Start of MATERIAL FOR THE TASK

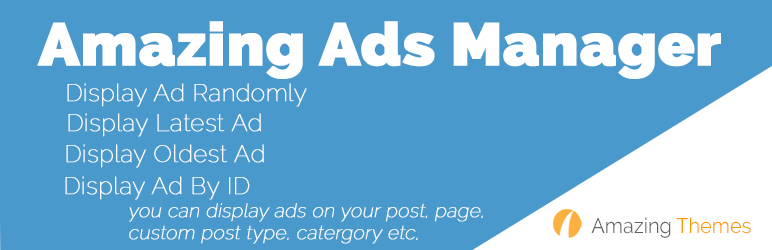 WordPress Amazing Ads Manager Plugin Banner Image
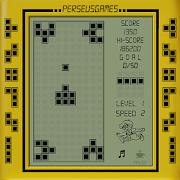 Brick Game 19.3.0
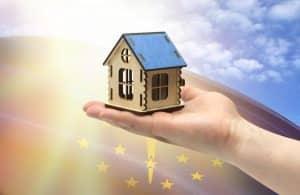 Holding a Tiny House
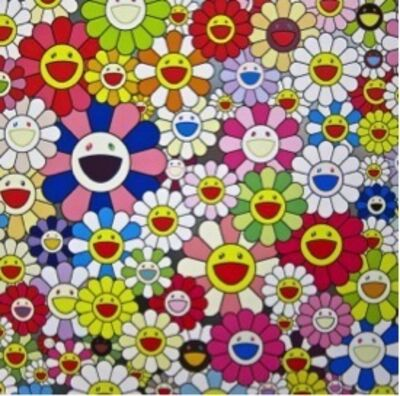 Takashi Murakami, 'Such Cute Flowers', 2010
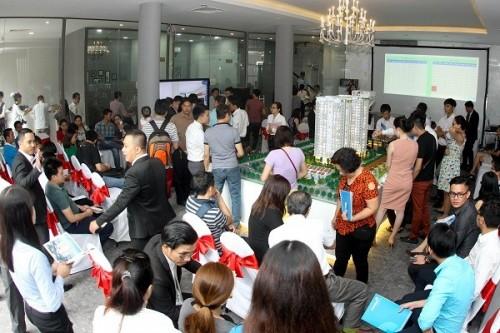 NĐT - Quốc Cường Gia Lai chính thức mở bán dự án De Capella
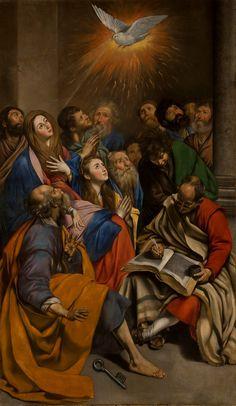 The Pentecost, MAÍNO, FRAY JUAN BAUTISTA Copyright ©Museo Nacional del Prado.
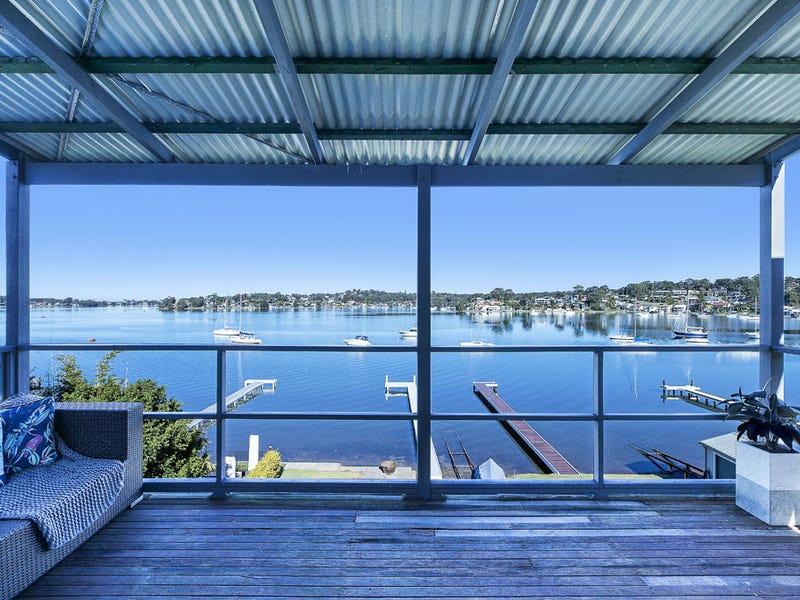 134 Sealand Road, Fishing Point, NSW 2283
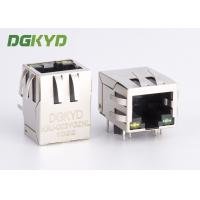 Wholesale KRJ-003YGZNL shielded cat5 rj45 ethernet connector with transformer Y/G LED from china suppliers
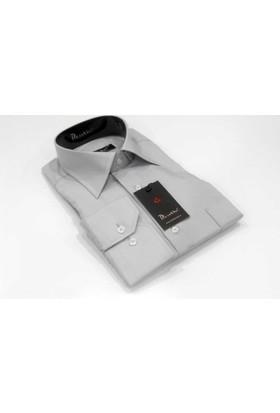 Dicotto Gri Klasik Kesim Uzun Kol Düz Renk Erkek Gömlek - 150-2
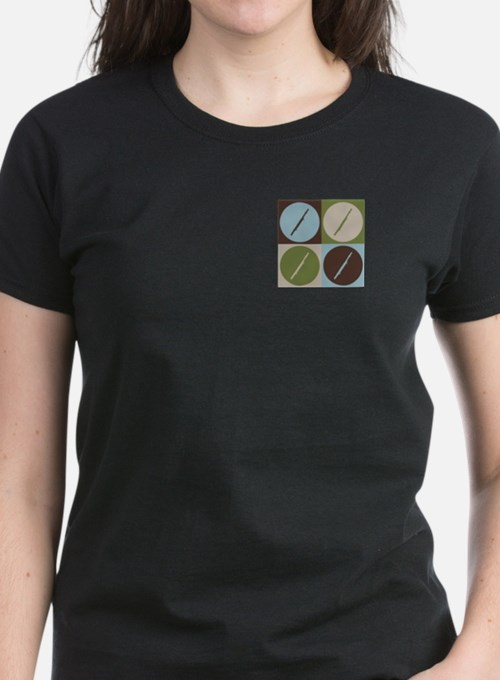 Bassoon Pop Art Tee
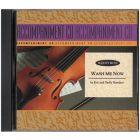 Wash Me Now - Accompaniment (CD)*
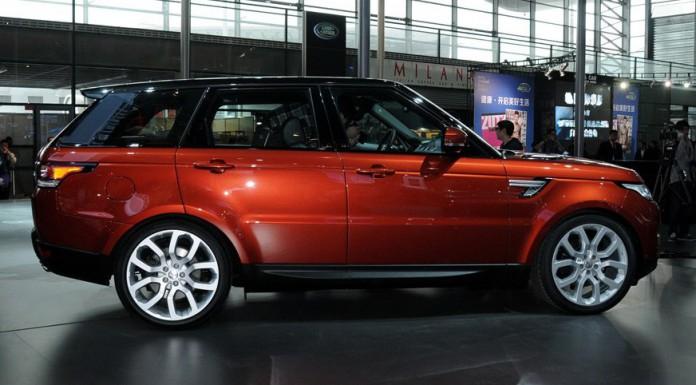 Range Rover Sport at Shanghai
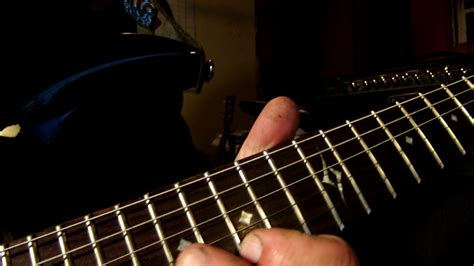 Csn&y Wooden Ships Guitar Cover Youtube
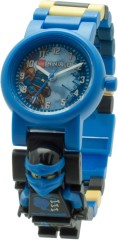 Lego 5005119 Jay Kids Buildable Watch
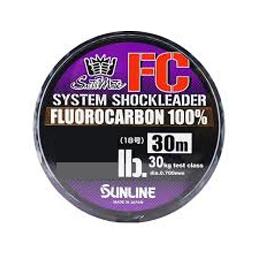 Sunline SM System Shock Leader FC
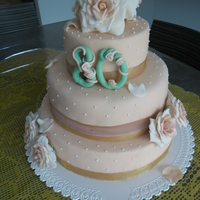Wedding Cake 80 Anni 001Jpg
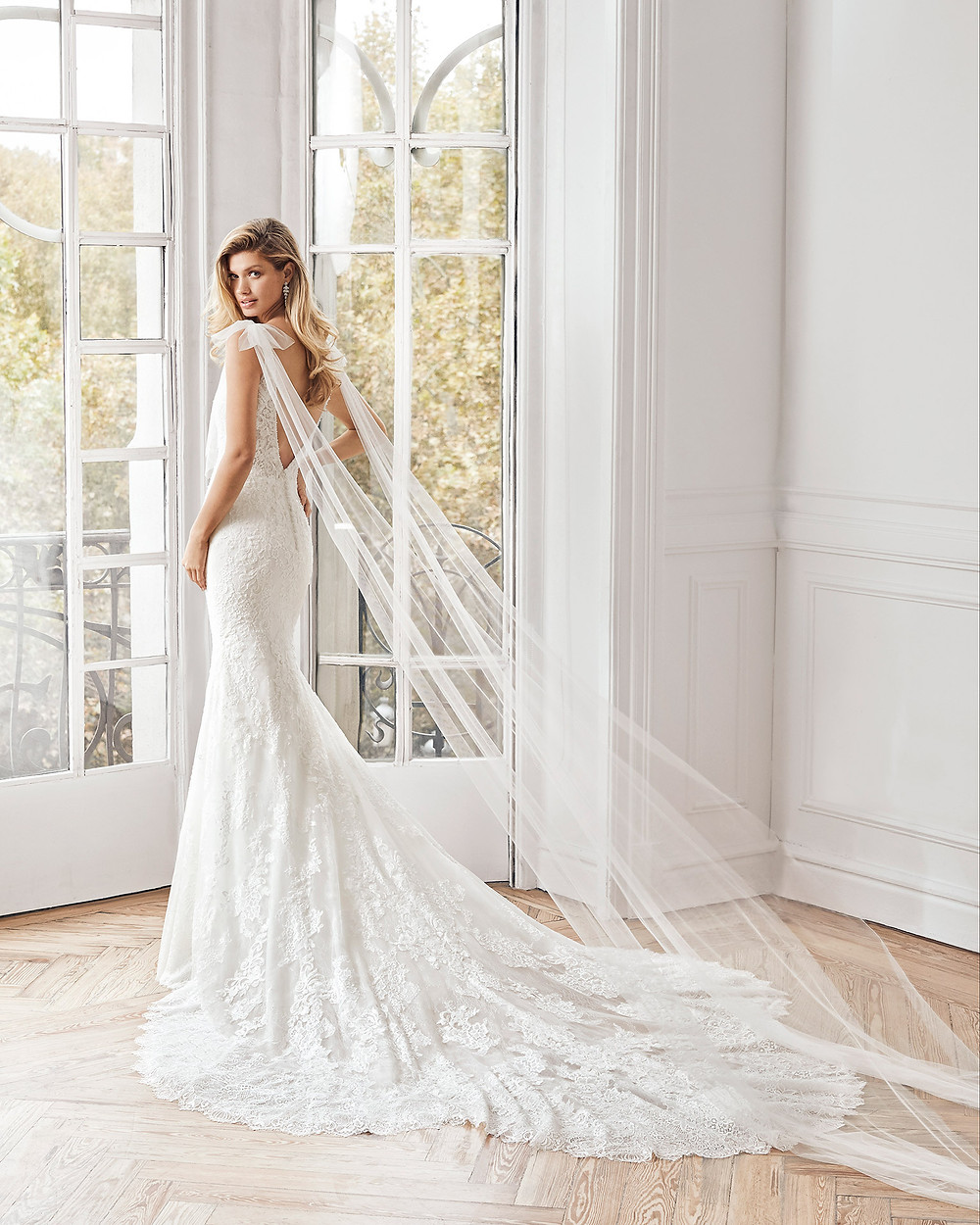 An Aire Barcelona 2020 lace mermaid fit and flare wedding dress with a train and a low back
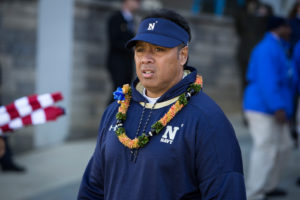 Niumatalolo names AAC Coach of the Year for second year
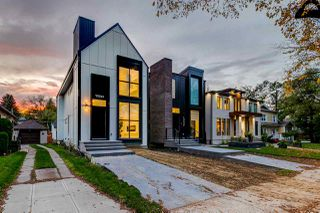 Photo 24: 10530 134 Street in Edmonton: Zone 11 House for sale : MLS®# E4174419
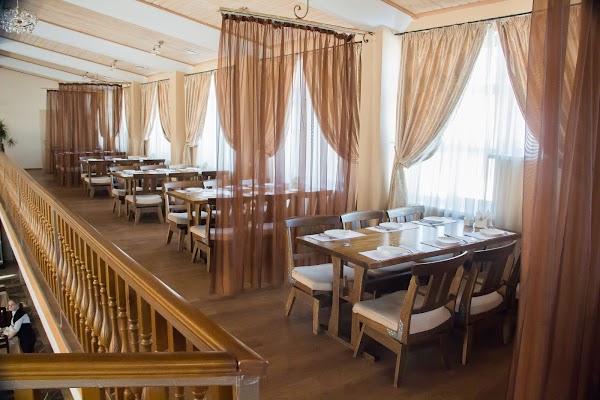 Фото ресторана анна во владивостоке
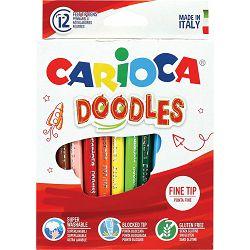 Flomasteri 1/12 CARIOCA DOODLES box 42314 P12/48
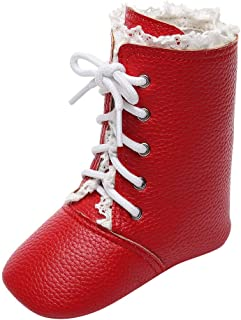 ❤Winter Boots for Girls Boys Crib Prewalker Warm Shoes Martin Boots(Infant/Toddler)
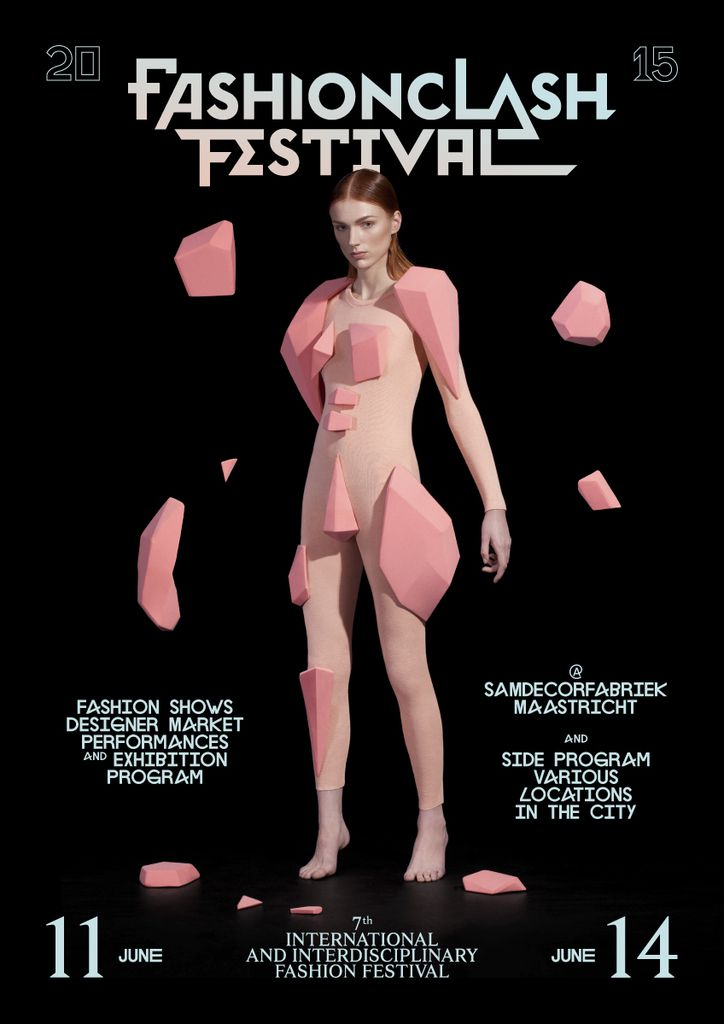 OPEN CALL FOR ENTRIES / FASHIONCLASH FESTIVAL 11-14 JUNE 2015 IN MAASTRICHT / BE PART OF IT !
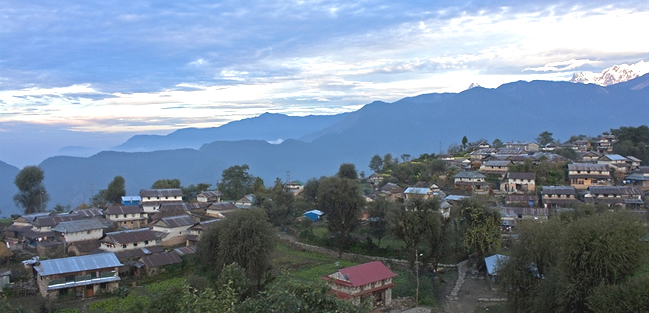 Ghale Gaon Hiking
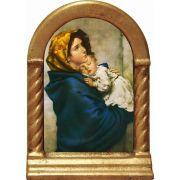 Madonna of the Streets Desk Shrine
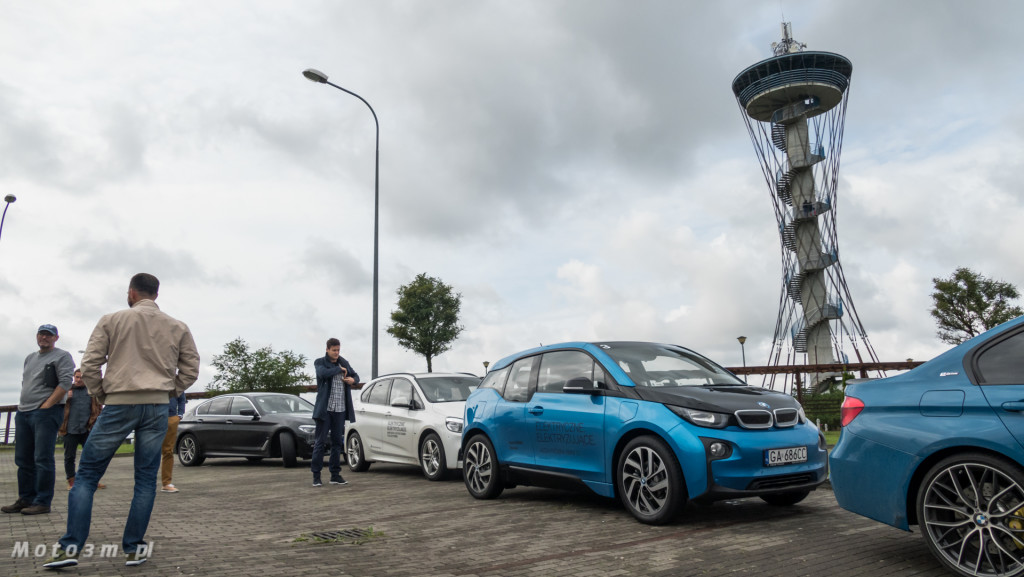 BMWi Road Tour z BMW Zdunek-1570442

End of MATERIAL FOR THE TASK

• WHAT IS BEING ASKED
Would you please repeat only the lines above, beginning at the one that has "Bassoon Pop Art Tee" and stopping after the one that has "Shoes Martin Boots(Infant/Toddler)", exactly and with no pictures?

• WRITTEN SOLUTION
 Bassoon Pop Art Tee
 Wash Me Now - Accompaniment (CD)*
 Range Rover Sport at Shanghai
 Csn&y Wooden Ships Guitar Cover Youtube
 Lego 5005119 Jay Kids Buildable Watch
 Sunline SM System Shock Leader FC
Wedding Cake 80 Anni 001Jpg
 An Aire Barcelona 2020 lace mermaid fit and flare wedding dress with a train and a low back
 Niumatalolo names AAC Coach of the Year for second year
 Photo 24: 10530 134 Street in Edmonton: Zone 11 House for sale : MLS®# E4174419
 Фото ресторана анна во владивостоке
 Flomasteri 1/12 CARIOCA DOODLES box 42314 P12/48
 ❤Winter Boots for Girls Boys Crib Prewalker Warm Shoes Martin Boots(Infant/Toddler)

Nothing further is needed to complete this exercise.